Each Lender (including Administrative Agent) may sell participations in
all or any part of its Pro Rata Share of each Loan Commitment to one or more
Persons; provided that such Lender shall first obtain the prior written consent
of Administrative Agent; and provided, further, that such Lender's obligations
under this Agreement shall remain unchanged; Borrowers, Administrative Agent and
the other Lenders shall continue to deal solely and directly with such Lender in
connection with such Lender's rights and obligations under this Agreement; all
amounts payable by Borrowers hereunder shall be determined as if that Lender had
not sold such participation; and the holder of any such participation shall not
be entitled to require such Lender to take or omit to take any action hereunder
except action directly affecting (i) any reduction, modification or forgiveness
in the principal amount, interest rate or fees payable with respect to any Loan;
(ii) any extension of the Revolving Loan Expiration Date or the Term Loan
Maturity Date, or any change of any date fixed for any payment of any of the
Obligations; and (iii) any consent to the assignment, delegation or other
transfer by Borrowers or any of their Subsidiaries of any of its rights and
obligations under any Loan Document. Borrowers hereby acknowledge and agree that
any participation will give rise to a direct obligation of Borrowers to the
participant, and the participant shall for purposes of Subsections 1.11, 1.13,
1.14, 6.7 and 9.1 be considered to be a "Lender."
Except as otherwise provided in this Subsection 8.1, no Lender shall,
as between Borrowers and such Lender, be relieved of any of its obligations
hereunder as a result of any sale, assignment, transfer or negotiation of, or
granting of a participation in, all or any part of the Loans, the Notes or other
Obligations owed to such Lender. Each Lender may furnish any information
concerning Borrowers and their Subsidiaries in the possession of that Lender
from time to time to assignees and participants (including prospective assignees
and participants), subject to the provisions of Subsection 9.13.

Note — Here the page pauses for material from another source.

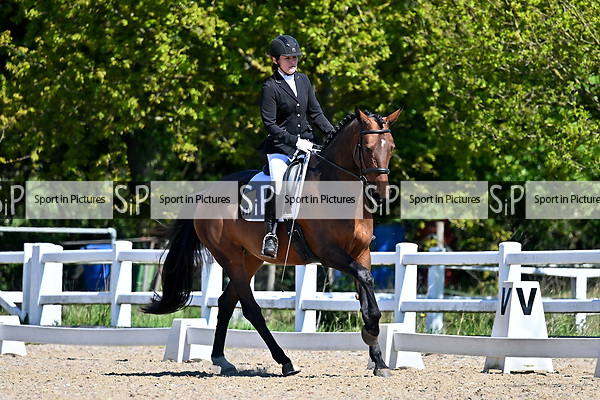 Class 4. British dressage. Brook Farm Training Centre. Essex. UK. 12/05/2019. ~ MANDATORY Credit Garry Bowden/Sportinpictures - NO UNAUTHORISED USE - 07837 394578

Nothing in this Agreement shall be construed to prohibit any Lender
from pledging or assigning all or any portion of its rights and interest
hereunder or under any Note as collateral security for any loan or financing or
in connection with any securitization or other similar transaction or to any
Federal Reserve Bank as security for borrowings therefrom; provided, that no
such pledge or assignment shall release a Lender from any of its obligations
hereunder.
Notwithstanding anything contained in this Agreement to the contrary,
so long as Requisite Lenders shall remain capable of making LIBOR Loans, no
Person shall become a "Lender" hereunder unless such Person shall also be
capable of making LIBOR Loans.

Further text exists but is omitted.